- PAGE TEXT:
— START —

Opened 7 years ago

Closed 7 years ago

Last modified 6 years ago

#3670 closed defect (fixed)

Browse segfaults when closing

Reported by: erikos Owned by: erikos
Priority: Immediate Milestone:
Component: Browse Version: 0.96.x
Severity: Major Keywords: 13.1.0, patch olpc-test-passed
Cc: dsd, manuq, humitos, benzea Distribution/OS: OLPC
Bug Status: Assigned

Description

The segfault is visible when looking into the log file.

Attachments (7)

0001-Remove-GObject-threads-SL-3670.patch (1.1 KB) - added by manuq 7 years ago.
pygobject.patch (1.3 KB) - added by benzea 7 years ago.
The untested patch, sorry, it doesn't want to compile here right now.
session-bug.patch (557 bytes) - added by manuq 7 years ago.
Simple script that shows the issue.
test_session-2.py (179 bytes) - added by manuq 7 years ago.
Simpler test script from benzea
pygobject.2.patch (1.6 KB) - added by benzea 7 years ago.
Tested patch, this fixes the crash.
browse-crash-fix.patch (1.0 KB) - added by benzea 7 years ago.
Nasty workaround that could be done in the activity.
0001-Do-not-do-any-python-calls-when-GObjects-are-destroy.patch (2.0 KB) - added by erikos 7 years ago.
Patch that applies on pygobject master

Download all attachments as: .zip

Change History (31)

comment:1 follow-up: Changed 7 years ago by erikos

  • Cc dsd manuq added
Program received signal SIGSEGV, Segmentation fault.
new_threadstate (interp=interp@entry=0x0, init=init@entry=1) at /usr/src/debug/Python-2.7.3/Python/pystate.c:200
200	        tstate->next = interp->tstate_head;
(gdb) where
#0  new_threadstate (interp=interp@entry=0x0, init=init@entry=1) at /usr/src/debug/Python-2.7.3/Python/pystate.c:200
#1  0x4918733e in PyThreadState_New (interp=0x0) at /usr/src/debug/Python-2.7.3/Python/pystate.c:211
#2  0x49187cc6 in PyGILState_Ensure () at /usr/src/debug/Python-2.7.3/Python/pystate.c:598
#3  0x00231706 in pyglib_gil_state_ensure () at pyglib.c:100
#4  0x00254d9b in pygobject_data_free (data=0x9cbd900) at pygobject.c:60
#5  0x003acc93 in g_datalist_clear (datalist=datalist@entry=0x98ba018) at gdataset.c:283
#6  0x001cbf09 in g_object_finalize (object=0x98ba010) at gobject.c:1018
#7  0x45b84119 in finalize (object=0x98ba010) at soup-session.c:269
#8  0x001cbba8 in g_object_unref (_object=0x98ba010) at gobject.c:3018
#9  0x012503ed in webkitExit () at Source/WebKit/gtk/webkit/webkitglobals.cpp:280
#10 0x48e0ed01 in __run_exit_handlers (status=status@entry=0, listp=0x48f873c4, run_list_atexit=run_list_atexit@entry=true) at exit.c:78
#11 0x48e0ed8d in __GI_exit (status=0) at exit.c:100
#12 0x48df663d in __libc_start_main (main=0x8048550 <main>, argc=10, ubp_av=0xbf8312d4, init=0x8048680 <__libc_csu_init>, fini=0x80486f0 <__libc_csu_fini>, rtld_fini=
    0x48dc9a90 <_dl_fini>, stack_end=0xbf8312cc) at libc-start.c:258
#13 0x080485a1 in _start ()

— END —

- SUPPLIED INFORMATION:
— START —

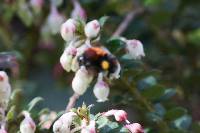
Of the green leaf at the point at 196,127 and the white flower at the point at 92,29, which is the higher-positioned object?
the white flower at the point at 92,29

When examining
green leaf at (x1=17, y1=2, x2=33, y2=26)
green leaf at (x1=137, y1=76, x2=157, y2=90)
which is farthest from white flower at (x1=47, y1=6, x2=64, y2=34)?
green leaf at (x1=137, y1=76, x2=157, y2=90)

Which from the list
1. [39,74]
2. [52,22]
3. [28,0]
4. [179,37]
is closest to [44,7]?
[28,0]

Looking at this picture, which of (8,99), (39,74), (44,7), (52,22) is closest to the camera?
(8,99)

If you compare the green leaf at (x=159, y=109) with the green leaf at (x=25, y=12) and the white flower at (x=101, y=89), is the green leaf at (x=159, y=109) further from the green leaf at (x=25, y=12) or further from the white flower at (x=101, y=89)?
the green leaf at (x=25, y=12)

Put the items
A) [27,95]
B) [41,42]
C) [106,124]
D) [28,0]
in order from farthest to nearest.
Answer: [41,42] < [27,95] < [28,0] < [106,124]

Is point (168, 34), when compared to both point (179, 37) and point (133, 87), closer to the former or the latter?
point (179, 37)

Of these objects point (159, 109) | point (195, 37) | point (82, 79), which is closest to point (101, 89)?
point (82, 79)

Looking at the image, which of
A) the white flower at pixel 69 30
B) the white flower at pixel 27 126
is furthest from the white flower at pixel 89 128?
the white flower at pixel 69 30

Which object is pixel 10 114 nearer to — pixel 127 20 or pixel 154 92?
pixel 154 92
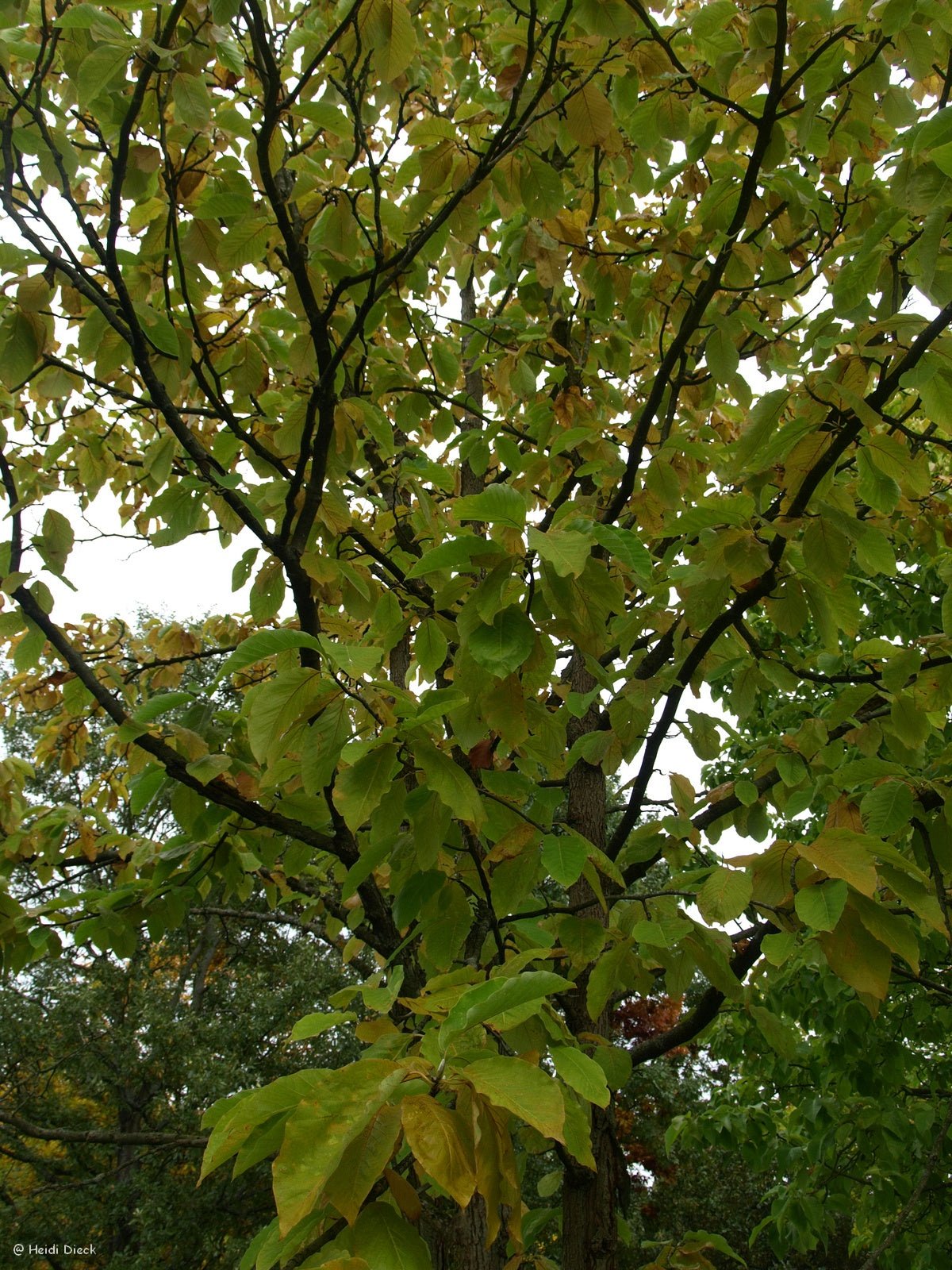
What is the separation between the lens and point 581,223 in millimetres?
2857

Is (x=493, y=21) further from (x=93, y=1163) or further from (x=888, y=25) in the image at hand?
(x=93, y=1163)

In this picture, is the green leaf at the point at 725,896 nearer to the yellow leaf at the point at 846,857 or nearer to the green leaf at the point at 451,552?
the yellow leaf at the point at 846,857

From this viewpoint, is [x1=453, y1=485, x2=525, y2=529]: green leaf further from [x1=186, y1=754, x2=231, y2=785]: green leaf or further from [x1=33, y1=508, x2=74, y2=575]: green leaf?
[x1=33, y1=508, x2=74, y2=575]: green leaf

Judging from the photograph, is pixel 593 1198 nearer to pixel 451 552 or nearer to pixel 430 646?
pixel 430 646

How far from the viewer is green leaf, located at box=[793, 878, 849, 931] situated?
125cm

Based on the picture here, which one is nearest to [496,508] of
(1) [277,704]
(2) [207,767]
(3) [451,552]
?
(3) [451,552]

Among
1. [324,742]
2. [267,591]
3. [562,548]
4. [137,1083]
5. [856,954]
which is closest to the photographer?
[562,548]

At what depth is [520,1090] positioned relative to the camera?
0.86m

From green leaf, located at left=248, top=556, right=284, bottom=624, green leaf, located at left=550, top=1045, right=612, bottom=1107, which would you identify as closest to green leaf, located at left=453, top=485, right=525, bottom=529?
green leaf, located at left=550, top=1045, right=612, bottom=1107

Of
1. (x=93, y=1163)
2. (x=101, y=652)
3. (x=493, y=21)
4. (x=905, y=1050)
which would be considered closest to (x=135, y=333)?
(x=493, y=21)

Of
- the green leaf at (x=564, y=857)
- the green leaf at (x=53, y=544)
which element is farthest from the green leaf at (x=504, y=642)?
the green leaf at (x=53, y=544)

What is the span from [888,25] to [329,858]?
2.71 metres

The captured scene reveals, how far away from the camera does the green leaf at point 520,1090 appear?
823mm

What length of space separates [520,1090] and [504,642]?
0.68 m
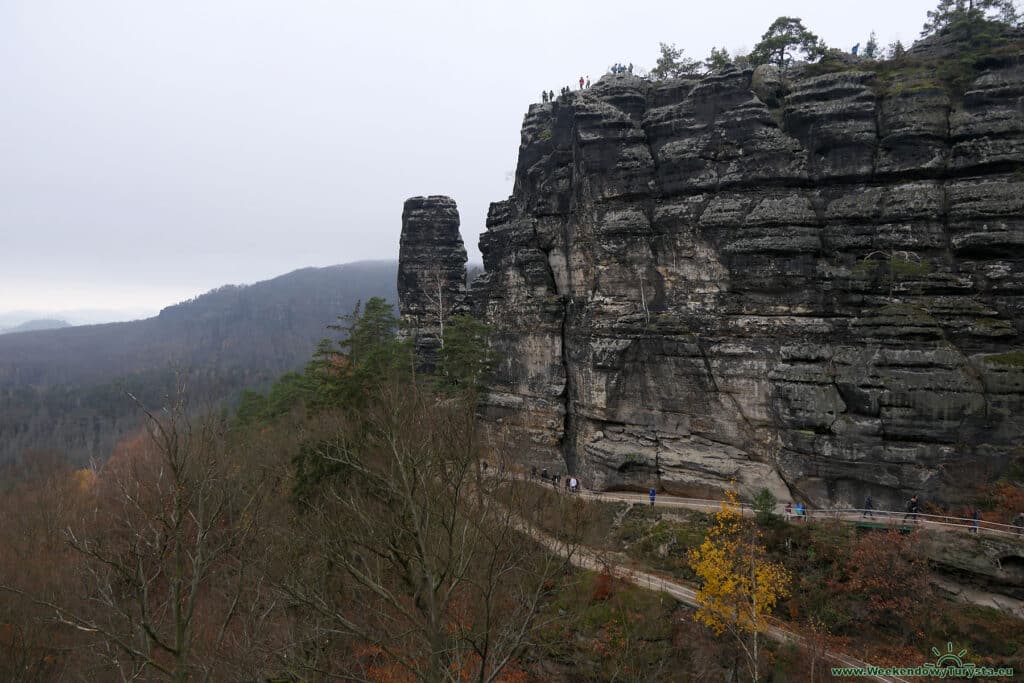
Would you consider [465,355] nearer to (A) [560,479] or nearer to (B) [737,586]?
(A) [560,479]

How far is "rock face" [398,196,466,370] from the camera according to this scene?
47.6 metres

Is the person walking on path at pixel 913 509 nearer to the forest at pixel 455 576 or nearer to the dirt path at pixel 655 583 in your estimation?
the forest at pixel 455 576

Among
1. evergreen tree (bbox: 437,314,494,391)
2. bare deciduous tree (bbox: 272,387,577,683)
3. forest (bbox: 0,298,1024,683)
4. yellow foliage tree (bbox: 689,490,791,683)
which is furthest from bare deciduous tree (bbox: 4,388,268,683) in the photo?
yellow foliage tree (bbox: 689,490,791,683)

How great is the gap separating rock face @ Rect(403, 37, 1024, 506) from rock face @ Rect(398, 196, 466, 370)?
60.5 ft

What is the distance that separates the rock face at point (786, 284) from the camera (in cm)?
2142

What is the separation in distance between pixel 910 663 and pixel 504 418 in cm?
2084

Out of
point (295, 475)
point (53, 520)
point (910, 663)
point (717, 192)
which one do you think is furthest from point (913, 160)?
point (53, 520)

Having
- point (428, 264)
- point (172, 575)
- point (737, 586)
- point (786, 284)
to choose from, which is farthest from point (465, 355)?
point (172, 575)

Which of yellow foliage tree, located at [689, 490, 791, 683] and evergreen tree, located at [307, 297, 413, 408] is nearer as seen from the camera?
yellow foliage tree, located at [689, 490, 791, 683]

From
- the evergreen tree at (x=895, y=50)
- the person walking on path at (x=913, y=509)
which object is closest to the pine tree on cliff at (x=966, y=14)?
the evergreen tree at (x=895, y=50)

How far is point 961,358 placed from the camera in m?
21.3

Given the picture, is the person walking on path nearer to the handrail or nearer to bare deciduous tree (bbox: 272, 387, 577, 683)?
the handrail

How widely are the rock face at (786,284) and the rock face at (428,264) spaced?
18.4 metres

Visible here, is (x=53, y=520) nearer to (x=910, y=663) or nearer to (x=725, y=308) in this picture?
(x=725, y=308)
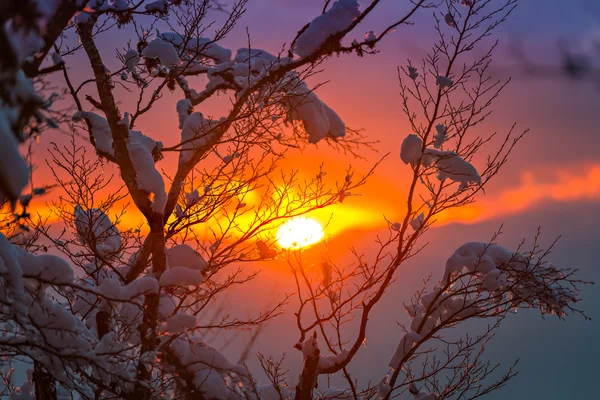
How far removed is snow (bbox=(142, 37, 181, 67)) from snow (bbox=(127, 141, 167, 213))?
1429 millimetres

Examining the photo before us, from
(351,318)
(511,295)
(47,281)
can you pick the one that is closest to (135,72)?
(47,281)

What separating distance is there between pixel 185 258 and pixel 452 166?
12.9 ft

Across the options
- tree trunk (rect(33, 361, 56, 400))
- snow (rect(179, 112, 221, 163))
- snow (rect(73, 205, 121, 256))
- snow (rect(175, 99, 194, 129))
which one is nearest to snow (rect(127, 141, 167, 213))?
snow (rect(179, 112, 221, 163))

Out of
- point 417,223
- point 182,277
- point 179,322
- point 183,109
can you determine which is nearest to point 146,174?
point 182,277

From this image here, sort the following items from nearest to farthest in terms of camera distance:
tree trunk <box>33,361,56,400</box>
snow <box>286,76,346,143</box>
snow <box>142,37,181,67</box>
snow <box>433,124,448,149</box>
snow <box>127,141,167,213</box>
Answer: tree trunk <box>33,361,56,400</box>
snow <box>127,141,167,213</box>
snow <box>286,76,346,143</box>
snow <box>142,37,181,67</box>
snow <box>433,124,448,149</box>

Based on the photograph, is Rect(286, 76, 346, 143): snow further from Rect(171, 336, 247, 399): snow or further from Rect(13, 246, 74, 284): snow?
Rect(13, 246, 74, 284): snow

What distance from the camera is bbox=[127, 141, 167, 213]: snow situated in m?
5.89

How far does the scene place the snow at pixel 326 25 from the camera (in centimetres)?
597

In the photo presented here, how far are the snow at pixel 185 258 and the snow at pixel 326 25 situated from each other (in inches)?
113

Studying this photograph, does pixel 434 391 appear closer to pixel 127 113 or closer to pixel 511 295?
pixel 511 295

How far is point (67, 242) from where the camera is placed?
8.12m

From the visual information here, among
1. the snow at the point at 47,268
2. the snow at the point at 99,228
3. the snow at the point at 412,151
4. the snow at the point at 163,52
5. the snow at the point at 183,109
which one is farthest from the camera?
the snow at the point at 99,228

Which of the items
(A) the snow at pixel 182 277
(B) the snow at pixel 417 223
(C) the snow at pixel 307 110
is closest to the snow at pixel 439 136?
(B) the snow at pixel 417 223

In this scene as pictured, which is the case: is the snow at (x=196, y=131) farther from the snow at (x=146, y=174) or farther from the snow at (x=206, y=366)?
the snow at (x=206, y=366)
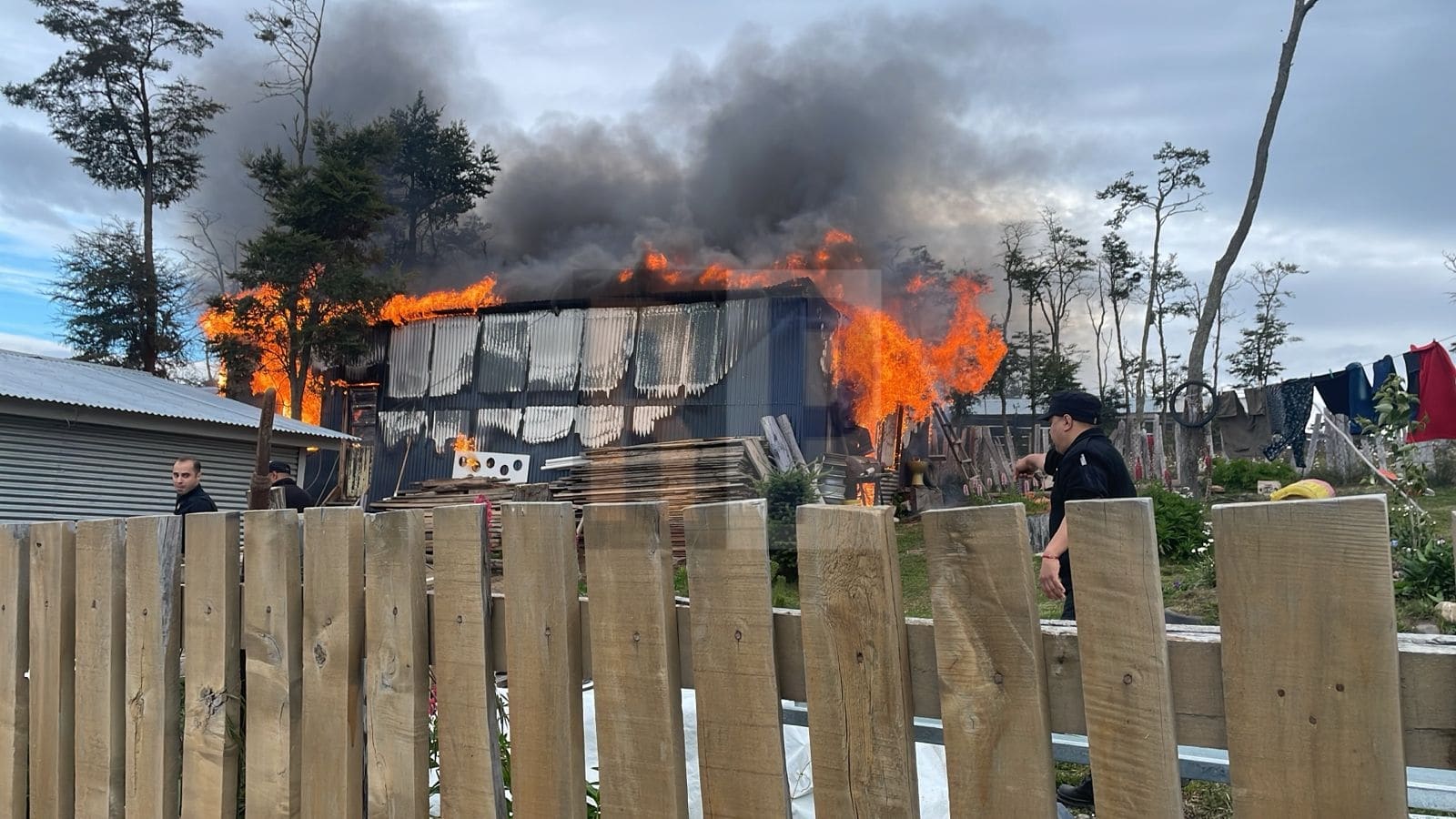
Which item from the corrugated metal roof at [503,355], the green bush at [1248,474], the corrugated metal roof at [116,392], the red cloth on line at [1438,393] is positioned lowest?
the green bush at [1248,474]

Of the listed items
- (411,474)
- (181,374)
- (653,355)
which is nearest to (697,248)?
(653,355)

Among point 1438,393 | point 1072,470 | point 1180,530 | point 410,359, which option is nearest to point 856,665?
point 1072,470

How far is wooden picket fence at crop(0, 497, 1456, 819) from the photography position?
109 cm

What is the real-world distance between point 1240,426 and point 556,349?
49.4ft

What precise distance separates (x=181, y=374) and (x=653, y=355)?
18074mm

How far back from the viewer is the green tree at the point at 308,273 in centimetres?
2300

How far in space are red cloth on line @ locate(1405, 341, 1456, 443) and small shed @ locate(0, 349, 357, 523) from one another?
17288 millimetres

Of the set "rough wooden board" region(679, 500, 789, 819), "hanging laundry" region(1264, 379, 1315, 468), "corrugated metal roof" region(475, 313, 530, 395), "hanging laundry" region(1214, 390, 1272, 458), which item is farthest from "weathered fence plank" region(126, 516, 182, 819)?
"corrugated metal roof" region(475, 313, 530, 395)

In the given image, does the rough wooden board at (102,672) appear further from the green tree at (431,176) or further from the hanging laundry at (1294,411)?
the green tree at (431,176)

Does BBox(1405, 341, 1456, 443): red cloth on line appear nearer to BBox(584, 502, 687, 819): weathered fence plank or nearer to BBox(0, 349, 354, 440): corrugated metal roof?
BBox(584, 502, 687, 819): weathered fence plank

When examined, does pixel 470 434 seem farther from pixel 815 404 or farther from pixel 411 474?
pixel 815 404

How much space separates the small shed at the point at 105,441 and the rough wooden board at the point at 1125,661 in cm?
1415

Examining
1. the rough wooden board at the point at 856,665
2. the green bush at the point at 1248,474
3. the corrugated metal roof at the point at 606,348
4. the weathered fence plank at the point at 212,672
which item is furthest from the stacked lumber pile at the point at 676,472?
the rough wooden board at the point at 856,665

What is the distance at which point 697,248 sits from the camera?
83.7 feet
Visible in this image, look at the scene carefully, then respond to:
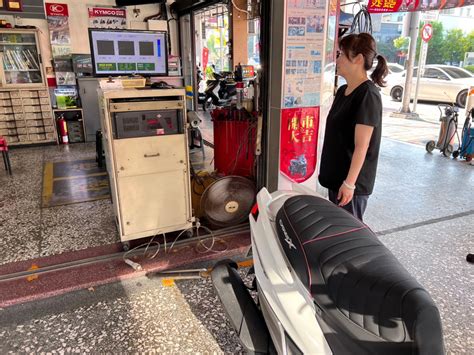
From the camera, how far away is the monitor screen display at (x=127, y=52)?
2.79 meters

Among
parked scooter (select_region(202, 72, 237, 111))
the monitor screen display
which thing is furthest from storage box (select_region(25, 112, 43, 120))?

— END —

- BRIEF 1:
In the entries, copy out the lines from the one containing "How far back" to the one containing "17288 millimetres", keeping both of those lines.
- BRIEF 2:
Write what comes next in the bug report on the Browse segfault at closing, starting after its last line.
The bug report and the entries have nothing to do with each other.

- EXERCISE OUTPUT 1:
How far back from the viewer is the green tree at the point at 308,273 in centimetres?
2300

How far in space are red cloth on line @ locate(1405, 341, 1456, 443) and small shed @ locate(0, 349, 357, 523) from one another?
17288 millimetres

- EXERCISE OUTPUT 2:
(gdb) list
195	
196	        if (init)
197	            _PyThreadState_Init(tstate);
198	
199	        HEAD_LOCK();
200	        tstate->next = interp->tstate_head;
201	        interp->tstate_head = tstate;
202	        HEAD_UNLOCK();
203	    }
204	

comment:2 Changed 7 years ago by manuq

Help activity, which also uses webkitgtk3, doesn't have this issue.

comment:3 Changed 7 years ago by manuq

The issue is gone if WebKit.get_default_session() call is removed, so I have to figure out what's the problem with it:

diff --git a/webactivity.py b/webactivity.py
index d33913f..5ed5272 100644
--- a/webactivity.py
+++ b/webactivity.py
@@ -154,15 +154,15 @@ class WebActivity(activity.Activity):
 
         _logger.debug('Starting the web activity')
 
-        session = WebKit.get_default_session()
-        session.set_property('accept-language-auto', True)
+#        session = WebKit.get_default_session()
+#        session.set_property('accept-language-auto', True)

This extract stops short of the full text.